Siyaset devleti yönetmek için iktidara gelmenin taşlı topraklı patika yoludur.
Dikenlidir.
Meşakkatlidir.
Sabır ister.
Ehliyet ve Liyakat ister
Arkasında kaya gibi duracak halk desteği ister
Gerektiğinde varını yoğunu sarf etmekten çekinmeyecek “eba zer-i gıfariler” ister
Halkı bir hedefe yönlendirecek büyük hedefler çizecek ideoloğ ve ideolacya örgüsü ister
Sıkıntıları meseleleri tereyağından kıl gibi çekip alacak ”stratejistler” ister
En küçük beldeden en büyük metropole kadar teşkilat yapısı ister.
Siyasetin felsefesini yapacak inanmış ifade yeteneği gelişmiş hatipler ister
Daha neler istemez ki!
***
Siyasi partiler mezarlığından bahsetmek için en uygun ortam Türkiye’dedir.
Gelmiş geçmiş açılıp kapanmış nice siyasi mevtalar mevcuttur, bu mezarlıkta.
İktidar alanı daralan malum çevreler, demokratik meşru yollarla gelmiş “monark”ı devirmek için nerde eski mıyadı dolmuş siyaset eskisi varsa, derleyip toparlayıp seçicilerin önüne koymaktan geri durmaz.
Gereken her türlü malzemeyi bunların eline imkânına vermekten de asla imtina etmez bu taifenin dümencibaşıları.
***
Halk, felsefe bilmez.
Siyaset felsefesini hiç bilmez.
Strateji, uluslararasıilişkiler silsilesi, diplomasi vesaireden anlamaz
Anlamak zorunda da değildir.
Ama bu halk, adamın ve yiğidin hasını iyi bilir.
Halkın engin ve sarsılmaz basireti, feraseti ve metaneti ile her türlü paradoksu ayırıp tefrik eder.
Halkın işi meşgalesi seyretmektir, tribünde oturup maçın sonucunu görmektir.
Her ne kadar meşru “monark’ı “yıpratmak için, birileri sırf kendi çıkar grupları için hile desise ile halkın önüne ne koyarlarsa koysunlar, halk bunlara itibar etmez. Çünkü bütün bu yapılanlarda kendisinin bir aktör değil figüran olarak kullanılmak istendiğinin farkında ve fevkindedir.
Halkın engin ferasetini kimse desinforme edemez.
***
Ne zaman yeni bir siyasi oluşumdan bahsedilse hep bunlar aklıma gelir.

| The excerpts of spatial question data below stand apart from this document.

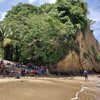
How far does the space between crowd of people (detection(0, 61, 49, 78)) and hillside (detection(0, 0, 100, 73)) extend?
84.5 inches

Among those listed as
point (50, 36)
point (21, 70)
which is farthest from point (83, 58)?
point (21, 70)

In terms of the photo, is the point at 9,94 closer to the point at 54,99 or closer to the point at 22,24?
the point at 54,99

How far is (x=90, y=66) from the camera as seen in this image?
4775cm

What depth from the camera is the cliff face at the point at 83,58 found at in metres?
42.4

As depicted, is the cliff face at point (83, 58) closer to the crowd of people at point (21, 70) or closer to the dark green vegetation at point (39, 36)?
the dark green vegetation at point (39, 36)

Türkiye siyasi coğrafya konumu itibariyle,”Türklere bırakılamayacak kadar büyük ve bir o kadar öneme haiz bir ülkedir” düşüncesinin sahipleri, ta Tanzimat’tan beri,93 harbinden beri,1.cihan harbinden beri Türkiye ile her alanda ilgilenmektedirler.
Sarıkamış destanında soğuk altında son nefesini veren 90 bin vatan evladının son nefesindeki acı ve yalnızlığı ruhlarında hissetmeyen siyaset bezirgânları bu memleketin insanını anlamaktan uzaktır.
***
Bütün bu ifadelerimin ışığında söylemek istediğim şey şudur.
Ak Parti, Türkiye’nin siyaset sahnesinde gördüğü donanımlı eleştirel aklı savunan geçmişindeki köklerini inkâr etmeden medeniyetler bahçesine uzanan bir kadro hareketidir.
Halk desteği vardır.
Tepkisel bir hareket değildir.
Tez ve antitez ekseninde bir siyaset kurgusu yoktur.
Yahya Kemal’in ifadesi ile” Kökü mazide olan atidir.”
Birilerinin İktidar alanı daraldığında söküp atılacak kamışlıktaki saz değildir.
“Eba zerleriyle, çınarlarıyla” bu Ülkenin bir artı değeridir.
Yine Birilerinin dolgu malzemesi olmak uğruna ait olduğu değerleri yok sayarak, birilerinin ekmeğine yağ sürmek için aymazlık içinde “muhalif” gömleği ile asli değerlerine gol atmaya kalksa da bu ülke ve bu halk her şeyin farkında ve fevkindedir.